Lizzy Mercier Descloux nous a laissé un souvenir : l’énorme tube Où sont passées les gazelles ?, hymne antiapartheid de 1984. Avant cela, elle a été une petite fille seule du quartier des Halles, puis une égérie du New York branché. Témoignage musical.
Sale temps : les années 1980 new wave, punk et no wave s’effacent lentement, malgré des sursauts bienvenus comme la réédition de l’album des débuts de Lizzy Mercier Descloux, Press Color. Cette réédition arrive en effet au moment où l’on apprend la mort d’Edwige Belmore, autre icône des années punk à Paris et à New York avec son groupe, Mathématiques modernes. Lizzy, comme Edwige, appartenait à la nuit, un monde, dont le centre a longtemps hésité à se placer entre Paris – Les Halles et le Lower East Side new-yorkais.
Press Color déborde de vie. Enregistré aux studios Blank Tapes de New York en 1979, ce disque sonne comme un album de rock expérimental du XXIe siècle : électro, funk, musique de film, fulgurances nonsense et punk. Du rythme avant toute chose. En témoignent Fire, reprise électro bossa du succès planétaire d’Arthur Brown, ainsi que Hard Boiled Baby, incantation jazz rock avec harmonica frappé de Parkinson, ou encore l’excellent No Golden Throat, avec ses "On n’y arrivera pas"… Deux titres, Torso Corso et Herpes Simplex, évoquent, eux, les morceaux éternels qu’enregistreront à Rennes, un an plus tard, Marquis de Sade (Brouillard définitif, 1981).
Dans ce premier album, Lizzy Mercier s’amuse beaucoup à l’exercice de la reprise : ainsi en va-t-il de deux thèmes de Lalo Schifrin, dont celui de MissionImpossible, ici dopé à l’EPO. Ou encore de Tumour, brillante parodie swing du Fever de Peggy Lee, le mot "fever" étant ici remplacé par "tumour"…
La présente réédition remastérisée de cet album inclut également Morning High, un superbe duo avec Patti Smith, où les deux femmes interprètent, en deux langues et sur fond de guitares planantes, la Matinée d’ivresse d'Arthur Rimbaud.

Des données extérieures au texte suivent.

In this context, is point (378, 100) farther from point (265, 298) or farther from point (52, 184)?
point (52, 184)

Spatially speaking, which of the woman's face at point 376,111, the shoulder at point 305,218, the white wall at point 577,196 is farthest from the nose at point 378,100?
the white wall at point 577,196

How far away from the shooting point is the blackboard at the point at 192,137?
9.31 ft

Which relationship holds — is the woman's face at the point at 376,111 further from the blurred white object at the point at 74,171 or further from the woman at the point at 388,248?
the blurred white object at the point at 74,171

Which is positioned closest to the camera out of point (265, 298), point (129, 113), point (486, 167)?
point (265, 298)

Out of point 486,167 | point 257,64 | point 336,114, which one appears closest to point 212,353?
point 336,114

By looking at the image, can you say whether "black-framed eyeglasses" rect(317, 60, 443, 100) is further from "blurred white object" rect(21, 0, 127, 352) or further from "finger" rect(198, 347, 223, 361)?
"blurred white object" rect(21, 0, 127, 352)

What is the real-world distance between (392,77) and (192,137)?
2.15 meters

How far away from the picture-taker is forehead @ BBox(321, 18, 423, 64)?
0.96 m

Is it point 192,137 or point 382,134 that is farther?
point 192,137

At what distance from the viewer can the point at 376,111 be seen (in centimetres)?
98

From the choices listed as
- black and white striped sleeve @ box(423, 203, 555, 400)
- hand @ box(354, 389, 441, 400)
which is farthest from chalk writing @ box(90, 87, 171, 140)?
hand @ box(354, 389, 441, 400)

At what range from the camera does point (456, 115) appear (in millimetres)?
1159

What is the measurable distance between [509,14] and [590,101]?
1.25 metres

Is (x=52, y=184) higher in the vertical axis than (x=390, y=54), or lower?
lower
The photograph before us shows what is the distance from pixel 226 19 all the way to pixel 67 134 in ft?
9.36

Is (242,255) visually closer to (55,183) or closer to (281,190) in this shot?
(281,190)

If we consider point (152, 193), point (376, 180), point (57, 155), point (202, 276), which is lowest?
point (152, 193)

Press Color sonne comme un joyeux bordel. Et c’est toute l’essence de la jouissance qu’il nous procure.
La future Lizzy naît Élisabeth Mercier en décembre 1956 à Paris. Elle y vivra son adolescence dans le quartier des Halles. Étudiante aux Beaux-arts, elle rencontre Michel Esteban, qui vient d’ouvrir une boutique de disques importés, Harry Cover, et connaît déjà l’avant-garde new yorkaise : Patti Smith, les Stooges ou encore Television. En 1975, Lizzy et Esteban s’envolent pour New York.
Lizzy, "très enthousiaste, drôle et un peu barrée" d’après le producteur Bill Lasswell, ne tarde pas à y devenir une des icônes de l’underground – ainsi que la petite amie de Richard Hell, de Television, qui, lui, la voit comme "une petite fille intello, une chanteuse aventurière taillée pour le sexe"… En 1979, avec Michel Esteban, dit DJ Barnes, à la guitare, Lizzy enregistre Press Color en deux semaines seulement, pour le prestigieux label ZE Records.
Suivront, jusqu’en 1988, cinq albums, dont Zulu Rock (1984), qui inaugure la vague de la world music : Lizzy, en voyage en Afrique du Sud et fascinée par le groupe de mbaqanga Mahlathini And The Mahotella Queens, donne cette couleur à tout son disque, engendrant ainsi l’énorme succès Où sont passées les gazelles ?, Bus d’Acier 1984 qui lui sera remis par Alain Bashung…
En 2000, Lizzy s’établit en Corse, peignant et écrivant des poèmes. En avril 2004, elle s’éteint à Saint-Florent, au pied du Cap Corse. Une "tumour" l’a emportée, vingt-cinq ans après Press Color, où elle la chantait de façon si moqueuse.
Lizzy Mercier Descloux Press Color (ZE Records/ Light In The Attic Records/PIAS)
La réédition des autres albums de Lizzy Mercier Descloux est prévue chez Light In The Attic Records, relayés en Belgique et en France par [PIAS], pour les mois à venir.